> _PASSAGE PROVIDED_:
——
A number of high molecular weight carbohydrates are polymers of glucose in which the glucose units are joined by either alpha-1,6-glucosidic linkages or alpha-1,4-glucosidic linkages. It is of considerable industrial importance to be able to cleave these linkages thereby breaking the large carbohydrate molecules into smaller molecules which are more useful in various applications. The breaking of the glucosidic linkages is frequently carried out by enzymes which are produced by microorganisms.
One group of enzymes known as alpha-amylases cleave the alpha-1,4-glucosidic linkages. The alpha-amylase enzymes are produced by such organisms as Bacillus licheniformis and Bacillus stearothermophilus. Such enzymes do not cleave the alpha-1,6-glucosidic linkages.
Another class of enzymes, sometimes referred to as glucoamylases, are capable of cleaving both alpha-1,6- and alpha-1,4-glucosidic linkages. These enzymes remove one glucose unit at a time from the nonreducing end of the carbohydrate molecule. While they are capable of hydrolyzing alcha-1,6-glucosidic linkages, they hydrolyze the alpha-1,4-glucosidic linkages much more rapidly.
In the conventional dextrose manufacturing process, starch is hydrolyzed in two stages. In the first step, the starch is liquefied by treatment with an alpha-amylase enzyme at a pH between about 5.5 and 7. The liquefied starch is then saccharified by means of a glucoamylase enzyme operating at a pH between 4 and 5.
When the starch hydrolysis process is carried out at the usual concentration of about thirty percent dry solids, only about ninety-six percent dextrose is formed. One reason why conversion does not proceed appreciably beyond this point is due to the presence of a significant number of oligosaccharides in which at least some of the glucose units are joined by alpha-1,6-bonds. Attempts to obtain greater cleavage of these alpha-1,6-bonds by the addition of increased levels of glucoamylase causes repolymerization of dextrose to oligosaccharides.
Similar problems have arisen when starch is converted to high maltose syrups. Oligosaccharides containing alpha-1,6-bonds between the glucose units are not hydrolyzed by the maltogenic enzymes, resulting in a lower percentage of the desired maltose in the syrup.
In order to overcome these problems, previous workers have suggested adding to the glucoamylase, or other saccharifying enzyme, an enzyme which cleaves the alpha-1,6-linkages. Enzymes described as pullulanases have been used for this purpose. These enzymes are capable of hydrolyzing the alpha-1,6-linkages in the polysaccharide pullulan to give the trisaccharide maltotriose. They do not hydrolyze the alpha-1,4-linkages in pullulan. The first pullulanase described was an enzyme produced by Klebsiella pneumoniae (Aerobacter aerocenes). Reference to its use in a process for hydrolyzing starch is given in U.S. Pat. No. 3,897,305. However, this enzyme has two drawbacks. It is generally active at a pH of 5.5 to 6 where the activity of glucoamylase is dramatically reduced. In addition, the enzyme is thermolabile and cannot be used at temperatures much above 50.degree. C. In commercial operations, it is preferable to carry out the saccharification reactions at 60.degree. C. or higher in order to reduce the risk of microbial contamination of the substrates.
——
Collected data entries

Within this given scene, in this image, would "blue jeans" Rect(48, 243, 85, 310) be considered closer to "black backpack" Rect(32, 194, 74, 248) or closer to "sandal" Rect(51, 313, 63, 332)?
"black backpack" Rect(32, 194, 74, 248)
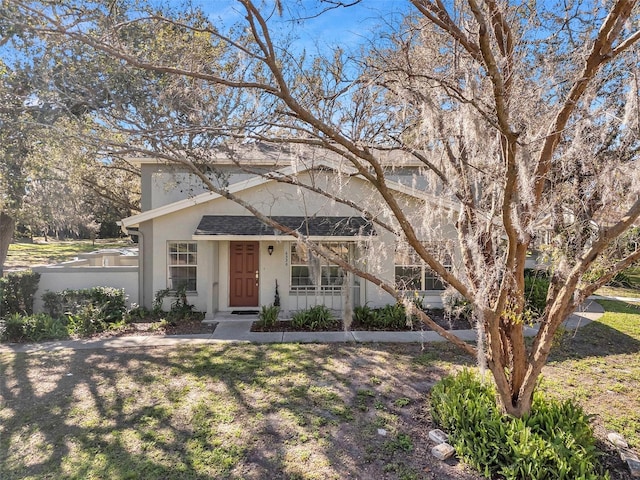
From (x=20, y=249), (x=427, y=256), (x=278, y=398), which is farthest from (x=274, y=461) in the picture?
(x=20, y=249)

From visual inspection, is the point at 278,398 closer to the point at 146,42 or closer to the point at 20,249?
the point at 146,42

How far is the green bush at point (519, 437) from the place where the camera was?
3.84 m

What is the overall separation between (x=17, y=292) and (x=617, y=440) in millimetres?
13363

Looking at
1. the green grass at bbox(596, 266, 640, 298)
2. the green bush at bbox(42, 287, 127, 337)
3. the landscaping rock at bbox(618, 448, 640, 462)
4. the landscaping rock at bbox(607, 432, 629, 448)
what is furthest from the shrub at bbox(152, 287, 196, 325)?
the green grass at bbox(596, 266, 640, 298)

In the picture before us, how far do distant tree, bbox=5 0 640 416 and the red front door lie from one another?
20.6 ft

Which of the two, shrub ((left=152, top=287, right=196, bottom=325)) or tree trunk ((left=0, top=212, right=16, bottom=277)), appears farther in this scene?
tree trunk ((left=0, top=212, right=16, bottom=277))

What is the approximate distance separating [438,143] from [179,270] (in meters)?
8.96

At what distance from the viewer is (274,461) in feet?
13.7

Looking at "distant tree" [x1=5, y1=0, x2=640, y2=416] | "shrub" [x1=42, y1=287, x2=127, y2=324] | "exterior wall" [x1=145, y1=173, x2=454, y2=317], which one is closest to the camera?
"distant tree" [x1=5, y1=0, x2=640, y2=416]

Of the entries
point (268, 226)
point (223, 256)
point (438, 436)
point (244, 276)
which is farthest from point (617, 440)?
point (223, 256)

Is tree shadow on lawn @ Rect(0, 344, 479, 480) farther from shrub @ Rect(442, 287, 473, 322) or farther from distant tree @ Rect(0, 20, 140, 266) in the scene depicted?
distant tree @ Rect(0, 20, 140, 266)

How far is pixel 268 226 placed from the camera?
35.0 ft

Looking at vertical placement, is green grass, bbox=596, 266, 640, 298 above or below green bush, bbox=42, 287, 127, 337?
below

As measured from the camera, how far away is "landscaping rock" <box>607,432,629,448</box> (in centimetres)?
455
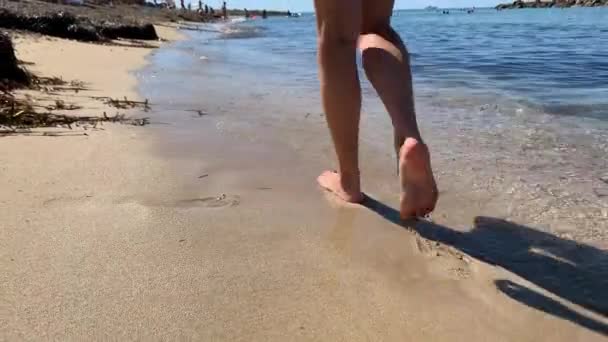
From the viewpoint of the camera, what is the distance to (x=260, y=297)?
1.15 metres

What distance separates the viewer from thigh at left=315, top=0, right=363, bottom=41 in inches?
58.7

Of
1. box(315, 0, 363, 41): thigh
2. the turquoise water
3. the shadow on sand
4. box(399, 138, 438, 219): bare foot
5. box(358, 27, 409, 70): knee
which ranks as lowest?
the shadow on sand

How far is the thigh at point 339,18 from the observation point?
1.49m

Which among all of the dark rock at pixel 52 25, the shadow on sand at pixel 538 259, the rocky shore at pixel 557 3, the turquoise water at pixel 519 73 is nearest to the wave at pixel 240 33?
the dark rock at pixel 52 25

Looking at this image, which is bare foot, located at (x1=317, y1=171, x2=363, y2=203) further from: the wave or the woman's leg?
the wave

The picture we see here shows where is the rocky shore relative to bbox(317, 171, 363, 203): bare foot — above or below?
above

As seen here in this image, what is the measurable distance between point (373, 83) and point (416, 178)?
363 mm

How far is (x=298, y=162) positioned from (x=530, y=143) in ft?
3.67

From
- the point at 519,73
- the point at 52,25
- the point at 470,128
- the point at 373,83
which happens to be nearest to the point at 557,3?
the point at 52,25

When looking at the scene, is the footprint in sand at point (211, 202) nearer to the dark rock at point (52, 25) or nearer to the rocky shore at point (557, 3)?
the dark rock at point (52, 25)

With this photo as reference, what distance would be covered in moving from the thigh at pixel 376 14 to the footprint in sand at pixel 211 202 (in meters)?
0.69

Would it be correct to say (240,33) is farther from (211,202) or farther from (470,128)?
(211,202)

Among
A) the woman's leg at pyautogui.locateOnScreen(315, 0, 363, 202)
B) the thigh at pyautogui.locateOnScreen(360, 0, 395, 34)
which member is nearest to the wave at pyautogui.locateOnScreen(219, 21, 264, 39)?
the thigh at pyautogui.locateOnScreen(360, 0, 395, 34)

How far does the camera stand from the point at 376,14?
169 cm
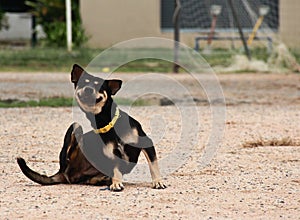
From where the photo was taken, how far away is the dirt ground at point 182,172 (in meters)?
5.40

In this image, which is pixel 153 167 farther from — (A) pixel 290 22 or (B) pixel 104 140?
(A) pixel 290 22

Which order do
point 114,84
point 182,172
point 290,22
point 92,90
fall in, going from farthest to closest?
point 290,22 → point 182,172 → point 114,84 → point 92,90

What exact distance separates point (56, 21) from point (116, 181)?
18.9m

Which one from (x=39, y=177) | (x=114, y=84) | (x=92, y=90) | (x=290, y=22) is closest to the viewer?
(x=92, y=90)

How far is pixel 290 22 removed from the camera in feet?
78.3

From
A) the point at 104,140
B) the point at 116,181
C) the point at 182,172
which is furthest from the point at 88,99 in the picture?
the point at 182,172

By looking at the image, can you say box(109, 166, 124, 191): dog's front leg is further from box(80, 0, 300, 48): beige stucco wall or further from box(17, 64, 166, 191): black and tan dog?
box(80, 0, 300, 48): beige stucco wall

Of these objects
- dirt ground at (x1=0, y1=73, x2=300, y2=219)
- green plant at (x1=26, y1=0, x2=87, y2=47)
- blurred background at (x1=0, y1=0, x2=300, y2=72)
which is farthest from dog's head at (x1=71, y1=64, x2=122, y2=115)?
green plant at (x1=26, y1=0, x2=87, y2=47)

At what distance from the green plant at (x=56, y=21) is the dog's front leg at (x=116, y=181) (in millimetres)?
17743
——
> _WORK ORDER A_: Print the part of the passage on starch-cleaving enzymes from "When the starch" up to and including "in the syrup.".
> _WORK ORDER B_:
Answer these questions using the passage on starch-cleaving enzymes.
(i) Which two organisms are named as producers of alpha-amylase enzymes?
(ii) About what percentage of dextrose is formed when starch hydrolysis is carried out at about thirty percent dry solids?
(iii) At what temperature is it preferable to carry out saccharification reactions in commercial operations?

> _EXPECTED OUTPUT A_:
When the starch hydrolysis process is carried out at the usual concentration of about thirty percent dry solids, only about ninety-six percent dextrose is formed. One reason why conversion does not proceed appreciably beyond this point is due to the presence of a significant number of oligosaccharides in which at least some of the glucose units are joined by alpha-1,6-bonds. Attempts to obtain greater cleavage of these alpha-1,6-bonds by the addition of increased levels of glucoamylase causes repolymerization of dextrose to oligosaccharides.
Similar problems have arisen when starch is converted to high maltose syrups. Oligosaccharides containing alpha-1,6-bonds between the glucose units are not hydrolyzed by the maltogenic enzymes, resulting in a lower percentage of the desired maltose in the syrup.

> _EXPECTED OUTPUT B_:
(i) Bacillus licheniformis and Bacillus stearothermophilus
(ii) About ninety-six percent
(iii) 60 degrees C or higher